DIRECTIONS:
1. Please duplicate, word for word, the part of the child support passage below that opens with the words containing "Conclusion – income, property, financial" and closes with "additional earning capacity.".
2. In the child support passage below, what annual salary do Ms Grist's payslips indicate?

TEXT PASSAGE:
--
Ms Grist – income, property, and financial resources

  1. Ms Grist stated that she commenced full-time employment with [Employer 2] in August 2020 (folio B11). Her payslips (folios B19–B28) indicate a salary of $91,641 per annum or $3,514.59 per fortnight.

  2. Ms Grist’s 2019/20 income tax return shows a taxable income of $18,412, mainly comprising jobseeker payments and small investment income (folio B15).

  3. Departmental records show that Ms Grist’s 2017/18 taxable income was $17,948 and her 2018/19 taxable income was $25,908 (folio 585).

  4. There is no evidence that Ms Grist has any other source of income and I am therefore satisfied that Ms Grist’s income, property and financial resources are adequately reflected in her annual income tax returns.

Ms Grist – earning capacity

  1. Ms Grist is currently in full-time employment and I am not persuaded that she has greater earning capacity than she currently exercises.

Conclusion – income, property, financial resources and earning capacity

  1. When Mr Grist lodged his departure application on 19 December 2019 (in the 2019/20 financial year), his child support liability was $25,305 per annum, based on an annual income amount of $113,000 set by a previous departure determination.

  2. I have found that Mr Grist’s actual income and financial resources in 2019/20 amounted to $52,692, based on his Australian income tax return, comprising earnings from employment for the period 1 July 2019 to 7 December 2019. There is no evidence that Mr Grist had any other income after 7 December 2019 and I was not persuaded that he had additional earning capacity.
--
DATA TO EXAMINE:

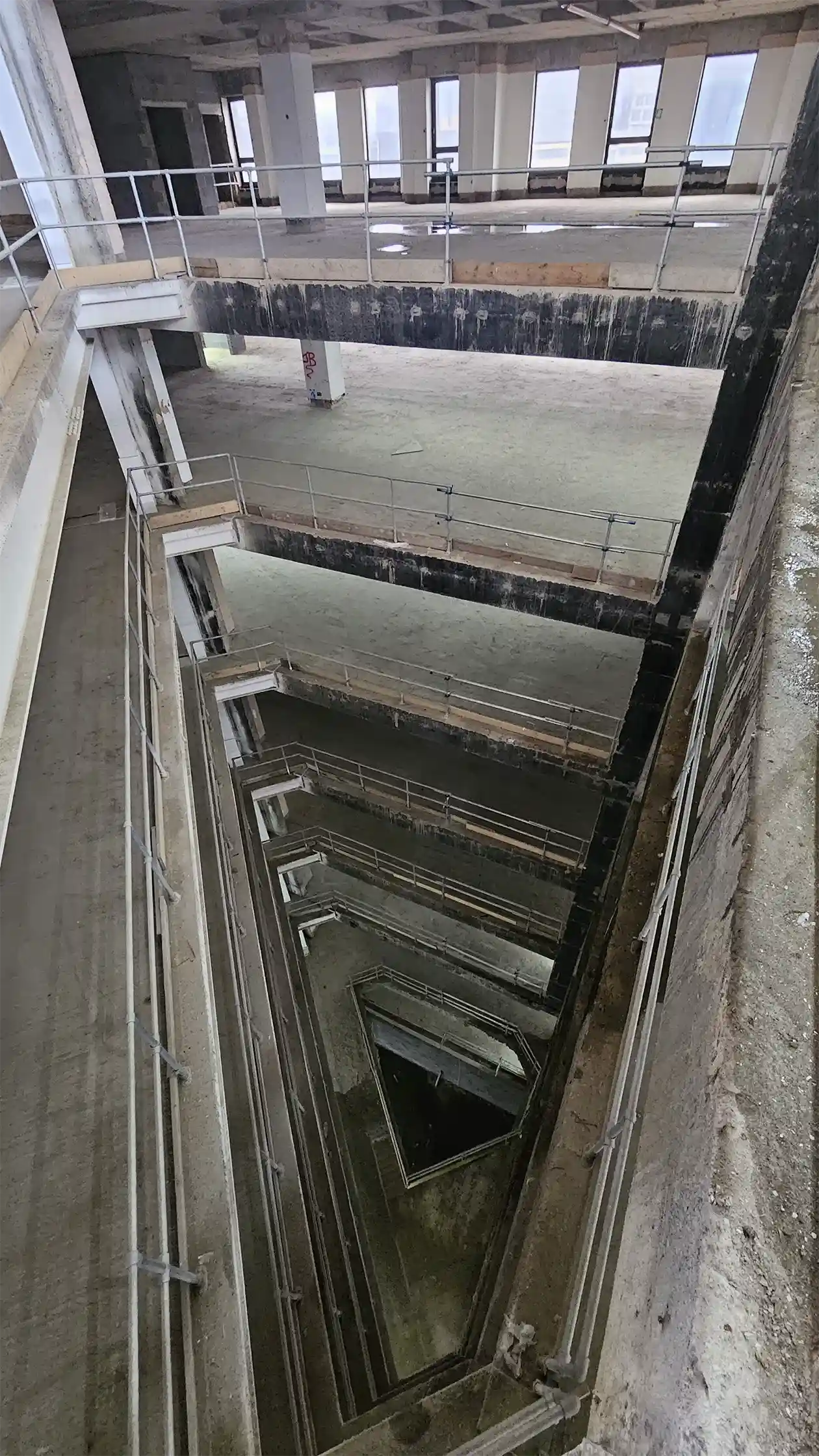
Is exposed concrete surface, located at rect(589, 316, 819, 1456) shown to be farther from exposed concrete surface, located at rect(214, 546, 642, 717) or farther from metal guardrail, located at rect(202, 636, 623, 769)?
exposed concrete surface, located at rect(214, 546, 642, 717)

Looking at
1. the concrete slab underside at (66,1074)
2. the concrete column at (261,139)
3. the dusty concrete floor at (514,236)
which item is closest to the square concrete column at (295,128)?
the dusty concrete floor at (514,236)

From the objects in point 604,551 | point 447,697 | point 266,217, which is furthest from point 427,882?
point 266,217

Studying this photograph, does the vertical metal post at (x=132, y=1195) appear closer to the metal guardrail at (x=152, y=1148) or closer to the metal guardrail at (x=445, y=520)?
the metal guardrail at (x=152, y=1148)

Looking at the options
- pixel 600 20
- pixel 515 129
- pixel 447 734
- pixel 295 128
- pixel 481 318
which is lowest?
pixel 447 734

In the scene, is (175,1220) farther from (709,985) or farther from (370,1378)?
(370,1378)

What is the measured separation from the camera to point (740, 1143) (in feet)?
1.87

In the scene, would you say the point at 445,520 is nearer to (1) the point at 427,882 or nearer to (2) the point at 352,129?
(1) the point at 427,882

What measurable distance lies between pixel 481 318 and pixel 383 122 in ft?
24.2

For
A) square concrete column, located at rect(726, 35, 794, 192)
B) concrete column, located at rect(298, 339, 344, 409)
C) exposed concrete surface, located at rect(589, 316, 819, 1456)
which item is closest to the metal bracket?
exposed concrete surface, located at rect(589, 316, 819, 1456)

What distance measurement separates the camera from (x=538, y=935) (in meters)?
4.95

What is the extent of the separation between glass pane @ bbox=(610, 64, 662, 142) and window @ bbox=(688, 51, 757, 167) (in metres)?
0.45

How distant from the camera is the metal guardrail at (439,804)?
15.0 ft

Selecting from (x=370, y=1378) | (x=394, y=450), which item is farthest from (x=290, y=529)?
(x=370, y=1378)

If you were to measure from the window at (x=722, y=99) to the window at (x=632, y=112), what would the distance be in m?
0.45
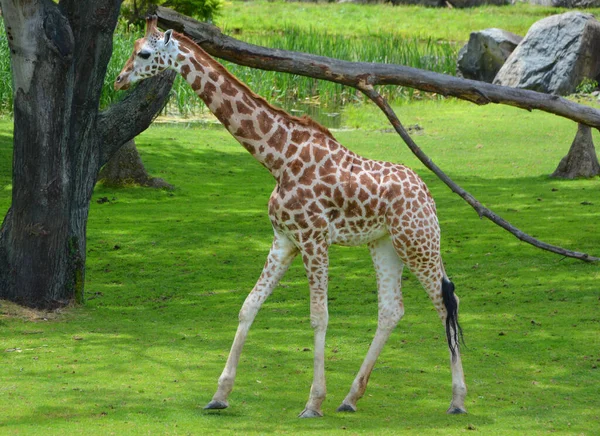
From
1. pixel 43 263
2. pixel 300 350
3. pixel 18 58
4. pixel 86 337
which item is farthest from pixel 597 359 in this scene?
pixel 18 58

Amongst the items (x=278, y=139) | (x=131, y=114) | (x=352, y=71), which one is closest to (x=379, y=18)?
(x=131, y=114)

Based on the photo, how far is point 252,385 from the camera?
22.3 feet

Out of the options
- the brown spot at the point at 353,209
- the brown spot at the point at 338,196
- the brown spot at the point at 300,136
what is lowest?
the brown spot at the point at 353,209

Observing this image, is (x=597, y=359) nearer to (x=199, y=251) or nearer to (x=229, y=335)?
(x=229, y=335)

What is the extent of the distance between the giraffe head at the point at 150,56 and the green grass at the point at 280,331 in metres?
2.07

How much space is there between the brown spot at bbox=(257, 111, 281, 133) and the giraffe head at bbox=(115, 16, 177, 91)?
0.67 m

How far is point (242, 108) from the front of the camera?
6613 mm

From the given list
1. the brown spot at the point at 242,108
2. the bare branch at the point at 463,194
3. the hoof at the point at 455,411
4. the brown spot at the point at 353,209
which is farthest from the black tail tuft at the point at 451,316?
the brown spot at the point at 242,108

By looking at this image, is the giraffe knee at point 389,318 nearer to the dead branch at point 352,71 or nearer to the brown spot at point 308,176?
the brown spot at point 308,176

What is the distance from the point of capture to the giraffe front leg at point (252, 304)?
20.5 ft

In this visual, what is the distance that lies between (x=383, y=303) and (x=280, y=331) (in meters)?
1.85

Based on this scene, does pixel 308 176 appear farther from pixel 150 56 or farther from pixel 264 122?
pixel 150 56

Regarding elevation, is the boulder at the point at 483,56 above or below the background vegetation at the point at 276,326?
above

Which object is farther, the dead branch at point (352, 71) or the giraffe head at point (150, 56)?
the dead branch at point (352, 71)
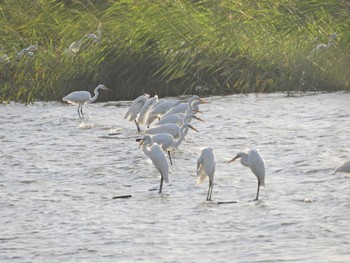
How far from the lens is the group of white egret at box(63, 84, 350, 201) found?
1016 cm

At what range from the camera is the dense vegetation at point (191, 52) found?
17.3 m

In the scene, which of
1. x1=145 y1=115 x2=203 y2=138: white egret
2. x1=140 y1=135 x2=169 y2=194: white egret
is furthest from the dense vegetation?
x1=140 y1=135 x2=169 y2=194: white egret

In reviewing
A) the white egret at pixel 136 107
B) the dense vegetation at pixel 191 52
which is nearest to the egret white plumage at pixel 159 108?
the white egret at pixel 136 107

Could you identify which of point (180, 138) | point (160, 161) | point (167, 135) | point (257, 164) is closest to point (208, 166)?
point (257, 164)

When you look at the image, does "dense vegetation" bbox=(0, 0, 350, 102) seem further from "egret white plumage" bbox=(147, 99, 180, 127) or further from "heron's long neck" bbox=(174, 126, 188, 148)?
"heron's long neck" bbox=(174, 126, 188, 148)

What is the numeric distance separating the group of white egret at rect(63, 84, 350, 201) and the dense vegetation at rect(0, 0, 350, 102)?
1.09 m

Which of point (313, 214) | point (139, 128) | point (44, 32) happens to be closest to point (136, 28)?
point (44, 32)

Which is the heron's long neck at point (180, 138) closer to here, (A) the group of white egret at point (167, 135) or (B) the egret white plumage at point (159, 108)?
(A) the group of white egret at point (167, 135)

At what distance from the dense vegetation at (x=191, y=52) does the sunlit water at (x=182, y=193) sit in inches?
40.5

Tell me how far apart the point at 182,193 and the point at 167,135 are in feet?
5.36

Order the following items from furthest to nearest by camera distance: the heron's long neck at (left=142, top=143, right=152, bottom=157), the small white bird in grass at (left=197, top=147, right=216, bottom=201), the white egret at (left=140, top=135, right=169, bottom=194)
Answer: the heron's long neck at (left=142, top=143, right=152, bottom=157) < the white egret at (left=140, top=135, right=169, bottom=194) < the small white bird in grass at (left=197, top=147, right=216, bottom=201)

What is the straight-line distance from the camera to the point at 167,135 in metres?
12.0

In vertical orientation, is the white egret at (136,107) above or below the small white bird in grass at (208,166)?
above

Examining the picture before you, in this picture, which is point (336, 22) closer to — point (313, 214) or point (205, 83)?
point (205, 83)
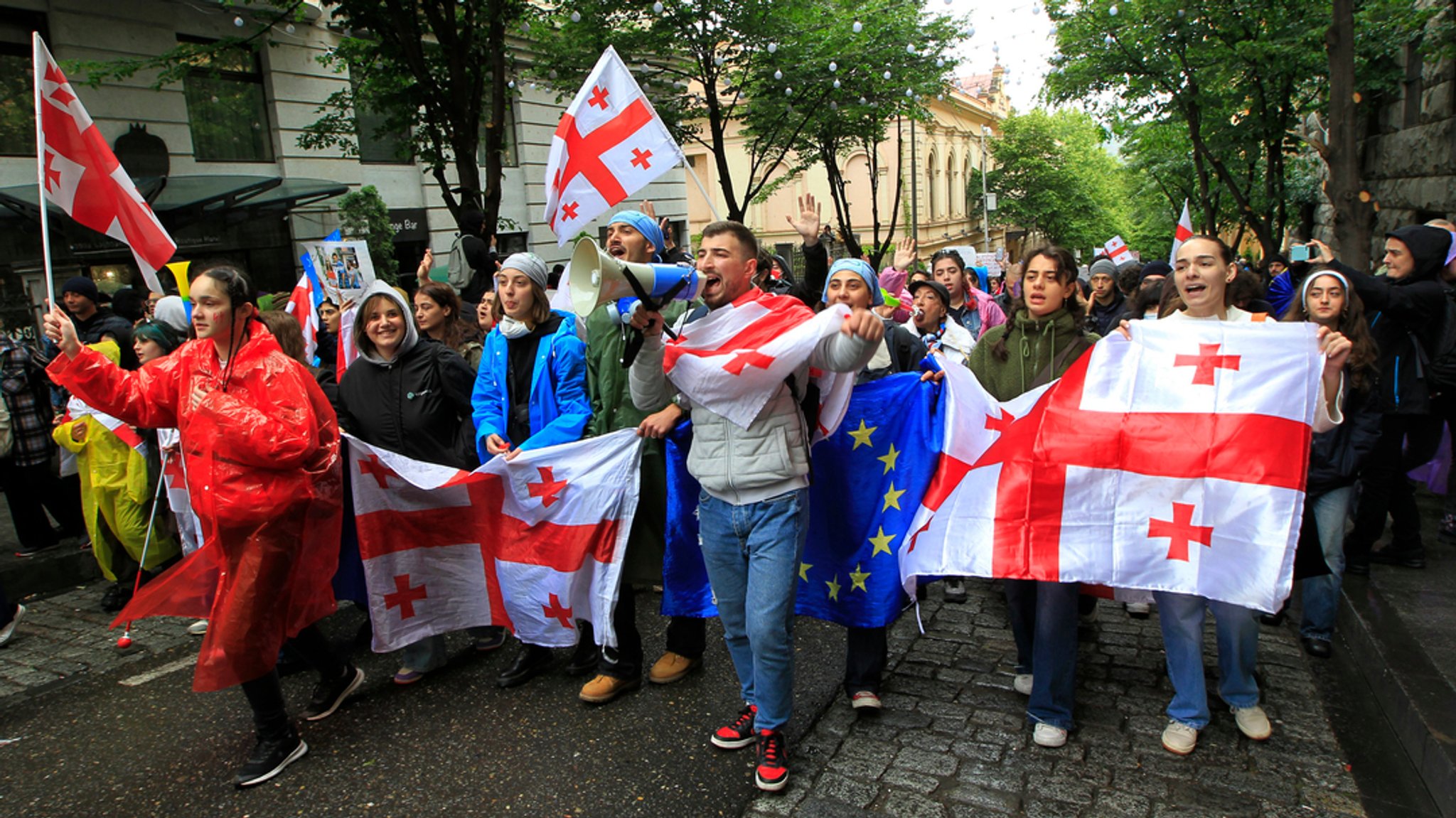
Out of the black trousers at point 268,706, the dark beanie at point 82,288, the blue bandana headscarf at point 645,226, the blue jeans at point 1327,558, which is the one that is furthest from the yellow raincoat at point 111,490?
the blue jeans at point 1327,558

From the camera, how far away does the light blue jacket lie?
165 inches

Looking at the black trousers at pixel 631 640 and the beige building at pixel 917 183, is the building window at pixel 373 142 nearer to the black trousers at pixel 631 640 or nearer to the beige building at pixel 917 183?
the black trousers at pixel 631 640

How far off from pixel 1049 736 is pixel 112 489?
554 cm

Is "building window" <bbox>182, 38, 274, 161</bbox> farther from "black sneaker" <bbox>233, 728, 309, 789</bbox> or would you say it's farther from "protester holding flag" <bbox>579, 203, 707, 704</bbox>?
"black sneaker" <bbox>233, 728, 309, 789</bbox>

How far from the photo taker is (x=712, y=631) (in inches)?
196

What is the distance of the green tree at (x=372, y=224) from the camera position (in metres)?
16.1

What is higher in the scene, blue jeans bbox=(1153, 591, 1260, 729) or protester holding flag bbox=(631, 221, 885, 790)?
protester holding flag bbox=(631, 221, 885, 790)

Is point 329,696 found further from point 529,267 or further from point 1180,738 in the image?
point 1180,738

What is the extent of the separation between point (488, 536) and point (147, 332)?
2.76 metres

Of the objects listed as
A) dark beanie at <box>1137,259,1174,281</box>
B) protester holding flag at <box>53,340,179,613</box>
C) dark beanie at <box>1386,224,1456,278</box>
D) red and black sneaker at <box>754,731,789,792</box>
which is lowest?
red and black sneaker at <box>754,731,789,792</box>

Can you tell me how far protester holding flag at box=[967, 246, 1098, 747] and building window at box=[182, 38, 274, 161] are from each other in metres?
14.3

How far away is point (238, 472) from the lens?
140 inches

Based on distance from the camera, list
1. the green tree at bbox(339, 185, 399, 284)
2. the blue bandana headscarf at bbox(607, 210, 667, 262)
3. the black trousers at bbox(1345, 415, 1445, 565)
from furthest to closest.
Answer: the green tree at bbox(339, 185, 399, 284), the black trousers at bbox(1345, 415, 1445, 565), the blue bandana headscarf at bbox(607, 210, 667, 262)

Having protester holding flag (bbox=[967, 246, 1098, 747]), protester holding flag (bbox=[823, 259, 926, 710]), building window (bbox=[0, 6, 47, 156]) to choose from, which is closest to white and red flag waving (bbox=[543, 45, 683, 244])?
protester holding flag (bbox=[823, 259, 926, 710])
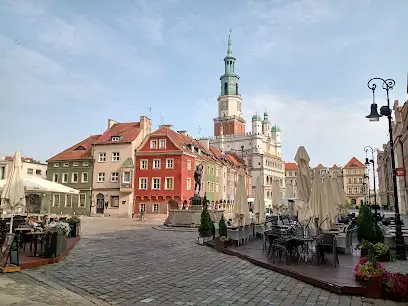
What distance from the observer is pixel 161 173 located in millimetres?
47438

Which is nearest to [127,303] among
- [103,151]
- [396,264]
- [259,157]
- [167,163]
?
→ [396,264]

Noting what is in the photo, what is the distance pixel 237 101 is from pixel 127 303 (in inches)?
3996

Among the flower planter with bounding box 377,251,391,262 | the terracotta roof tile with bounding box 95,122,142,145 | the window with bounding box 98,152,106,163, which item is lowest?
the flower planter with bounding box 377,251,391,262

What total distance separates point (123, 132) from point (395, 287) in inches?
1852

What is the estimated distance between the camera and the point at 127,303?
7.36m

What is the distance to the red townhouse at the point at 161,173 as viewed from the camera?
4650cm

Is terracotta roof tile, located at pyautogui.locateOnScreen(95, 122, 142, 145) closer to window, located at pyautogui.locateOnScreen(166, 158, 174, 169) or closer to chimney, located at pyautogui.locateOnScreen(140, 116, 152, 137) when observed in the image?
chimney, located at pyautogui.locateOnScreen(140, 116, 152, 137)

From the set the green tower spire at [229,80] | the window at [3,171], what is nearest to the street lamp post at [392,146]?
the window at [3,171]

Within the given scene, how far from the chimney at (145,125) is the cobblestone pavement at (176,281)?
1511 inches

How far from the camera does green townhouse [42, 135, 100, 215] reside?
5044cm

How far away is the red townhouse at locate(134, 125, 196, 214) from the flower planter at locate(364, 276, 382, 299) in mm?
38575

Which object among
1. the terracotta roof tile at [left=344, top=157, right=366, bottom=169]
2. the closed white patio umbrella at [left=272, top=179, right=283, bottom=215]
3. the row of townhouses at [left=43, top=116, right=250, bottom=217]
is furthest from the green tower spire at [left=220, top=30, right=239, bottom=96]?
the closed white patio umbrella at [left=272, top=179, right=283, bottom=215]

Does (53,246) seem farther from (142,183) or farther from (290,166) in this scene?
(290,166)

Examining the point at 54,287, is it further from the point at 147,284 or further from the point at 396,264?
the point at 396,264
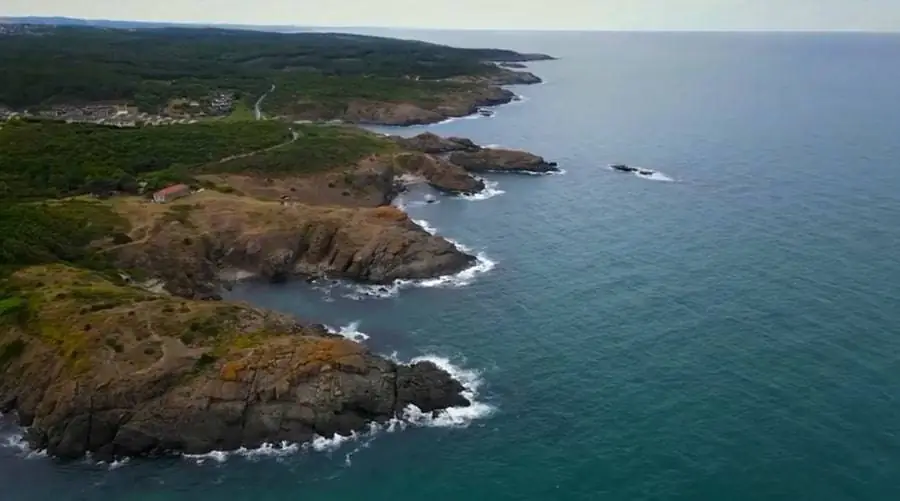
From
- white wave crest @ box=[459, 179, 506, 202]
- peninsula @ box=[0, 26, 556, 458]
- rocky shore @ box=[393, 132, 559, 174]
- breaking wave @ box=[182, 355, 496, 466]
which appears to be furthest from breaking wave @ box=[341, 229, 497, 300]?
rocky shore @ box=[393, 132, 559, 174]

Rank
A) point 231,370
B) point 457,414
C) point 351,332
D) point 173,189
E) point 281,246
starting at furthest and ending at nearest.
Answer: point 173,189 → point 281,246 → point 351,332 → point 457,414 → point 231,370

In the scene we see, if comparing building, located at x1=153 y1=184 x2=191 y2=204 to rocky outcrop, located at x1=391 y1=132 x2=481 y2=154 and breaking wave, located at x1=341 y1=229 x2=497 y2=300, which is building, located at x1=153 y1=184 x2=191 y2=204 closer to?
breaking wave, located at x1=341 y1=229 x2=497 y2=300

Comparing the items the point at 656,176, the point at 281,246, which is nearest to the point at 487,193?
the point at 656,176

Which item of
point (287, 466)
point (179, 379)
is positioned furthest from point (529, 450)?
point (179, 379)

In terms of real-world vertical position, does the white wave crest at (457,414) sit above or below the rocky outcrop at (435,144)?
below

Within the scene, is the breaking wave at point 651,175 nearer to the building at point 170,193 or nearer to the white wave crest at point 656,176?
the white wave crest at point 656,176

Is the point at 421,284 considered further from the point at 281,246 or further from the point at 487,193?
the point at 487,193

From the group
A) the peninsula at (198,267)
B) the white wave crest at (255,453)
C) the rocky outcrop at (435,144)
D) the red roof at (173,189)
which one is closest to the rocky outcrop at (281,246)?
the peninsula at (198,267)
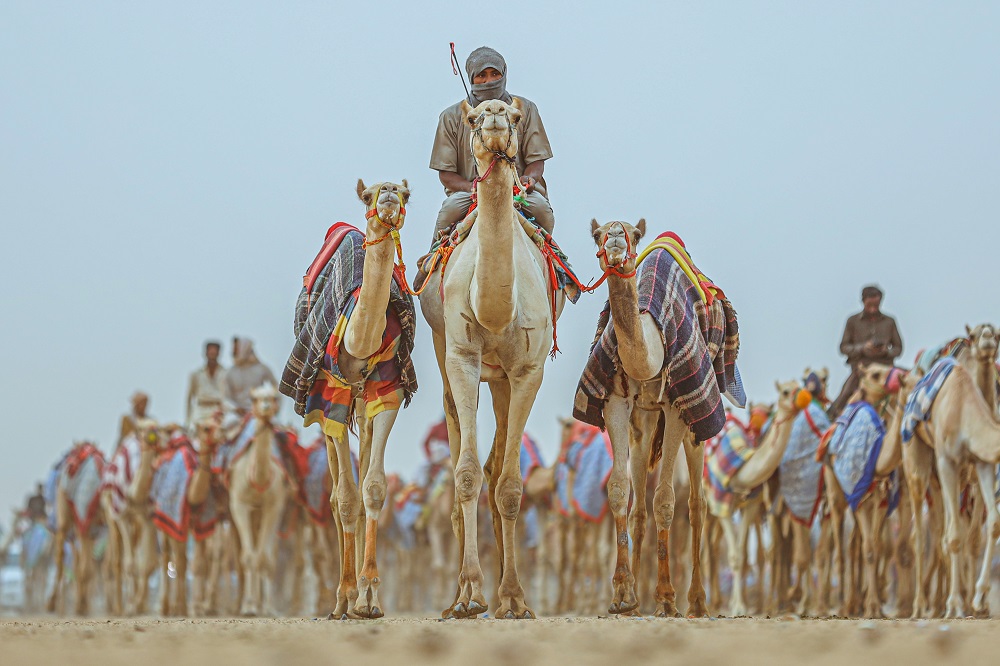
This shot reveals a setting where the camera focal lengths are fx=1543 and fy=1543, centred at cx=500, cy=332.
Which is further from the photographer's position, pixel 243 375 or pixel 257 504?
pixel 243 375

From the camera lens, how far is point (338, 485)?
10.0 metres

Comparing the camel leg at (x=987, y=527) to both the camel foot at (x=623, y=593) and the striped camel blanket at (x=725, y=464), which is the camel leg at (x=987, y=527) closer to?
the striped camel blanket at (x=725, y=464)

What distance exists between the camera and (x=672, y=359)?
32.4ft

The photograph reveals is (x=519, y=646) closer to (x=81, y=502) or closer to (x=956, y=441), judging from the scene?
(x=956, y=441)

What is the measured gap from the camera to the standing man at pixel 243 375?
19547 mm

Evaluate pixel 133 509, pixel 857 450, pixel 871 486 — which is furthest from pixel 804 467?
pixel 133 509

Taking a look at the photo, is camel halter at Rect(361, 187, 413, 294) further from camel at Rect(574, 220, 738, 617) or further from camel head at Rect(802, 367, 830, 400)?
camel head at Rect(802, 367, 830, 400)

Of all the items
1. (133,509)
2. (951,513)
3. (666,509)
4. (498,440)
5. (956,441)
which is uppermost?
--
SOLUTIONS PER TASK:
1.
Conclusion – income, property, financial resources and earning capacity

  1. When Mr Grist lodged his departure application on 19 December 2019 (in the 2019/20 financial year), his child support liability was $25,305 per annum, based on an annual income amount of $113,000 set by a previous departure determination.

  2. I have found that Mr Grist’s actual income and financial resources in 2019/20 amounted to $52,692, based on his Australian income tax return, comprising earnings from employment for the period 1 July 2019 to 7 December 2019. There is no evidence that Mr Grist had any other income after 7 December 2019 and I was not persuaded that he had additional earning capacity.

2. $91,641 per annum, or $3,514.59 per fortnight.